# [PAGE TEXT]
Posted: August 27, 2020

The SunCrypt Ransomware is a file-locking Trojan with a business association with the Maze Ransomware campaign's threat actors. This element primarily manifests in sharing domain contacts and, potentially, techniques for infecting victims' computers. Despite the originality of its history, users can protect their files through the same means of backing work up to other storage devices and keep a reliable anti-malware product for removing the SunCrypt Ransomware.

Shining Some Sun on Criminal Extortion Ops

File-locking Trojans can cast long shadows, with their business models and attack methodology making ripples throughout the Dark Web. Although Ransomware-as-a-Service is the most typical way of seeing Trojan software and resources proliferate among like-minded hackers, there are other options. For example, the SunCrypt Ransomware shows the increasing, long-term support, and possible financial success, of Maze Ransomware's developers.

TThe Maze Ransomware, experiencing serious activity throughout 2020 against business entities, is part of a broader operation that provides Trojan-associated services to threat actors interested in the same 'business' of locking files and taking ransoms. Out of these preliminaries, the cyber-security industry tracks the rise of the SunCrypt Ransomware – another Windows Trojan with file-locking features, and network communications in common with the Maze Ransomware's gang.

Access to the infected network may be another product that the Maze Ransomware group sells to affiliates. For its part, the SunCrypt Ransomware hides as a DLL with obfuscated PowerShell scripting for installing itself before passing system data off to a remote server, locking files and creating an HTML ransom note. None of these features are out-of-the-way for a threat of its kind. However, the facts that the SunCrypt Ransomware shares IP addresses with Maze Ransomware, and that the developers assert ongoing cooperation and shareable resources between the two groups of attacks, are of note.

# [PROVIDED MATERIAL]
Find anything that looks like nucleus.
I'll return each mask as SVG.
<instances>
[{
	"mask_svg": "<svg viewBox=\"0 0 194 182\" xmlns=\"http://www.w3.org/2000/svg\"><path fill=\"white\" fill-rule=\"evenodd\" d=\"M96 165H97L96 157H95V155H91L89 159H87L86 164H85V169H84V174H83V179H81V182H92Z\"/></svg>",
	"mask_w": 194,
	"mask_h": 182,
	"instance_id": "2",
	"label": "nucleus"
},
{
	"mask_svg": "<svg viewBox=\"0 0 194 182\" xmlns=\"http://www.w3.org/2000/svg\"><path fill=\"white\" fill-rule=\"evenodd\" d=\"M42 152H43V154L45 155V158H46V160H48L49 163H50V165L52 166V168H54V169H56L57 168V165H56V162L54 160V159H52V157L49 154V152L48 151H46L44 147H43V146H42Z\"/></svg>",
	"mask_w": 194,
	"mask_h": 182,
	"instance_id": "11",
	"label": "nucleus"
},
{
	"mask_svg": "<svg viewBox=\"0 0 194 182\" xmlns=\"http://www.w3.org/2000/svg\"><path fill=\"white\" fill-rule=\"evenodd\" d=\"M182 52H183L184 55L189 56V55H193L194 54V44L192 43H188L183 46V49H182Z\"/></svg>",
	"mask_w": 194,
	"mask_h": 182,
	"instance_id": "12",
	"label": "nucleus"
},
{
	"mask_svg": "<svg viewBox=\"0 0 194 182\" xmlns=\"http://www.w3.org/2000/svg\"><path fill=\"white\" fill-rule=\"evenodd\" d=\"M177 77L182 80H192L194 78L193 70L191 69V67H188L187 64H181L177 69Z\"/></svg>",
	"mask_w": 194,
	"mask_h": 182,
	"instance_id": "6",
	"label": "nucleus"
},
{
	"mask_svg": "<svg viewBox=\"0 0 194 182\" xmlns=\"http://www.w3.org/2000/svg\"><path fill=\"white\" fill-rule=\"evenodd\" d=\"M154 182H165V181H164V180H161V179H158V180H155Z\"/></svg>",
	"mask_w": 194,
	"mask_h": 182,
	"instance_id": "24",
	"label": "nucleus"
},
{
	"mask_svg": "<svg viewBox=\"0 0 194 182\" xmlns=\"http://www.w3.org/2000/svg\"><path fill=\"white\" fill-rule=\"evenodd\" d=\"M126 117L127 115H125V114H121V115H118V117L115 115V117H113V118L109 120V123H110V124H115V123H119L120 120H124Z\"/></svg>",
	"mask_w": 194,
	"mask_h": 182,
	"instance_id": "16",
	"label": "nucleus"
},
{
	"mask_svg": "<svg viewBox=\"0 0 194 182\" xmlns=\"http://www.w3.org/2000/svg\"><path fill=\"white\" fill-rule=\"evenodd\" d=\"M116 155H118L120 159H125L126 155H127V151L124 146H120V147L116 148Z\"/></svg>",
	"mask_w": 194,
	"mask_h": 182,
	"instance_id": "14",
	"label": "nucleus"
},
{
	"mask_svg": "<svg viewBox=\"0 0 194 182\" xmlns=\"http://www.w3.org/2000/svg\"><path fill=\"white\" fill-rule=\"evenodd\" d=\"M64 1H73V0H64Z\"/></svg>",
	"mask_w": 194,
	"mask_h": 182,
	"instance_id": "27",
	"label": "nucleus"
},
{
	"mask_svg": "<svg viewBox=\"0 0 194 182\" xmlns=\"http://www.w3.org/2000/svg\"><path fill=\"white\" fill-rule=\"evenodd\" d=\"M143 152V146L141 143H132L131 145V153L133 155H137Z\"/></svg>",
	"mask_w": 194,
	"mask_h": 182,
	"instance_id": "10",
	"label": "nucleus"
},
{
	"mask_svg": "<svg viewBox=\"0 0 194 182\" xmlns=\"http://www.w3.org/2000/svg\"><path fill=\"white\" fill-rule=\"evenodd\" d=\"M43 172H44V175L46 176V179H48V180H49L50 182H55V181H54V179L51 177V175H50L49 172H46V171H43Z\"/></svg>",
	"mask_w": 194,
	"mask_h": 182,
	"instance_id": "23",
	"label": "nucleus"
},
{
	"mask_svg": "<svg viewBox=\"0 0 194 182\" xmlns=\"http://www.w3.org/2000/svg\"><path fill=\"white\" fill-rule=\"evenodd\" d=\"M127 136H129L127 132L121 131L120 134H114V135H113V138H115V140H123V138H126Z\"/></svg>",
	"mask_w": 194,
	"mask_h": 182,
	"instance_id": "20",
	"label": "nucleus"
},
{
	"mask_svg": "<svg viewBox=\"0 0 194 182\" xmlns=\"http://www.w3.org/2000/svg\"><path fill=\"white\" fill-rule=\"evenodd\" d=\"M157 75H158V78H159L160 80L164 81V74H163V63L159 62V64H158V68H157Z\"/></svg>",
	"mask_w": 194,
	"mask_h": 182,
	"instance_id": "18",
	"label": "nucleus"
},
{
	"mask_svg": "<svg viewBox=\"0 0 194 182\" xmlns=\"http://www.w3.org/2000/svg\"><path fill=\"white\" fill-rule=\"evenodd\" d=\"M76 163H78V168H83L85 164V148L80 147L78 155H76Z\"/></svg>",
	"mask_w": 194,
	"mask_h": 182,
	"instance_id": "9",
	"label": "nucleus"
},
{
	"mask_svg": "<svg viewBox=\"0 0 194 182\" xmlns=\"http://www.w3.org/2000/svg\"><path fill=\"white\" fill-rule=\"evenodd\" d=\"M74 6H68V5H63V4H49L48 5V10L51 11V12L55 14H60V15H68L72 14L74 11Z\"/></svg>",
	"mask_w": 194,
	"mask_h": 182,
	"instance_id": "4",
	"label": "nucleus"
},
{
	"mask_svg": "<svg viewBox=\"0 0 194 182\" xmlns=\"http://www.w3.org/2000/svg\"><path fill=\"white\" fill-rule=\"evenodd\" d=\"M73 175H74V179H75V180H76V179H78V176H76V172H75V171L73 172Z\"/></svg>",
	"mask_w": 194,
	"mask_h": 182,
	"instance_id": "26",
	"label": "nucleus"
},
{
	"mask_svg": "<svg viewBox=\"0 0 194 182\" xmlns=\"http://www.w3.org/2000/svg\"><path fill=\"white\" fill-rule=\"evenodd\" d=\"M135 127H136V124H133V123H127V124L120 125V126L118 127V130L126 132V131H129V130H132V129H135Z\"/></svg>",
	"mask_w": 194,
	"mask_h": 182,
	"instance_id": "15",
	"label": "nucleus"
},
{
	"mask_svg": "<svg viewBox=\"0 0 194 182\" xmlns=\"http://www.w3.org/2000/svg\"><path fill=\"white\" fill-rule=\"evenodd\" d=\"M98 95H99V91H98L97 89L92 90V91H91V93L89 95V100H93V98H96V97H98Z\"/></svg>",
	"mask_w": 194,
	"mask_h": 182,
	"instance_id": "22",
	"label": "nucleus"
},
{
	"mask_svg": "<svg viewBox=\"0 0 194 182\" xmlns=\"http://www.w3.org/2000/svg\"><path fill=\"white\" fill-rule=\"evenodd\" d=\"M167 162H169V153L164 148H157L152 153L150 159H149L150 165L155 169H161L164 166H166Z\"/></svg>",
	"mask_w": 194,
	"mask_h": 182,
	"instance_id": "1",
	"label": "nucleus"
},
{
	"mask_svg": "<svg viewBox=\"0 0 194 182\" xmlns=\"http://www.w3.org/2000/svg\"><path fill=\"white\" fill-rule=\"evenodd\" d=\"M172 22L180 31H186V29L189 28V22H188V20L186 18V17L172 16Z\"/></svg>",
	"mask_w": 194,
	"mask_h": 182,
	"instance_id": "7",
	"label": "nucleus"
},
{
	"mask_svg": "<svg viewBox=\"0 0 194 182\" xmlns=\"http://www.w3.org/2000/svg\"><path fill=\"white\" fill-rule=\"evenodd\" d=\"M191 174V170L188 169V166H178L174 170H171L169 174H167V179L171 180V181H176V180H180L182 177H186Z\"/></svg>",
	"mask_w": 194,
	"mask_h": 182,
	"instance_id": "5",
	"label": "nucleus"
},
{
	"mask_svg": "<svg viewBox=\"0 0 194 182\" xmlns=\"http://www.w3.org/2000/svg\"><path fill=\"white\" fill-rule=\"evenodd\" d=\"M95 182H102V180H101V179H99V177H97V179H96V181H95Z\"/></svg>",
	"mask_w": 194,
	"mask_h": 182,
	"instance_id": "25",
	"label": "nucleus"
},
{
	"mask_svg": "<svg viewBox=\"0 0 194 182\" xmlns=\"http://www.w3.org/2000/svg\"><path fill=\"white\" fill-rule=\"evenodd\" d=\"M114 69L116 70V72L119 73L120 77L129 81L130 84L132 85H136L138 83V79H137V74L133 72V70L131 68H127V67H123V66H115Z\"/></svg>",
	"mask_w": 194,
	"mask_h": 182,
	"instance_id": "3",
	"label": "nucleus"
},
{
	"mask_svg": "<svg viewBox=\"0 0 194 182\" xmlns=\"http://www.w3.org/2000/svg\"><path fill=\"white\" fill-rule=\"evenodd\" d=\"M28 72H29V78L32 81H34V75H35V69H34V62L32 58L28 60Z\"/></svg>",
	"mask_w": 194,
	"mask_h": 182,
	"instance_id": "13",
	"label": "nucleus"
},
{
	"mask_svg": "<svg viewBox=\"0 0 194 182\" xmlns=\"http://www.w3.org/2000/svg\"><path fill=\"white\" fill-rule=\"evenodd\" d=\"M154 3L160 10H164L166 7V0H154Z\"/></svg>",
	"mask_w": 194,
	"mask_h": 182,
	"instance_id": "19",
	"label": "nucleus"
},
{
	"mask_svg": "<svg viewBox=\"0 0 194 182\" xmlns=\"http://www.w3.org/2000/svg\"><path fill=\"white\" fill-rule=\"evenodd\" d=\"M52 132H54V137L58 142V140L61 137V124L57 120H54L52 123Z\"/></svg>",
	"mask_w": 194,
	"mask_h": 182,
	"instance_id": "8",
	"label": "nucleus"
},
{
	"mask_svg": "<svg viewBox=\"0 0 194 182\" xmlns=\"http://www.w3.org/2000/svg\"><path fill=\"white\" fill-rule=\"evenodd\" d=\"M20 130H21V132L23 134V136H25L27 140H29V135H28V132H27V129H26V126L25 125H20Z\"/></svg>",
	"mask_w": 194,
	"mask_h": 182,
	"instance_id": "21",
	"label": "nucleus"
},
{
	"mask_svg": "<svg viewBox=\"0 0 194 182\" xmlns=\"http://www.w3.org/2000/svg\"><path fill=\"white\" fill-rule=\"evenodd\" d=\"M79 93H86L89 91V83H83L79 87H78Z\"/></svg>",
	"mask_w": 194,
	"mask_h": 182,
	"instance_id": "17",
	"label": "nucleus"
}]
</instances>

# [EXERCISE DESCRIPTION]
In the SunCrypt Ransomware text:
1. Which ransomware campaign's threat actors does SunCrypt have a business association with?
2. In what year did that campaign see serious activity against business entities?
3. What does the SunCrypt Ransomware hide as?

# [ANSWER]
1. The Maze Ransomware campaign.
2. 2020.
3. A DLL with obfuscated PowerShell scripting.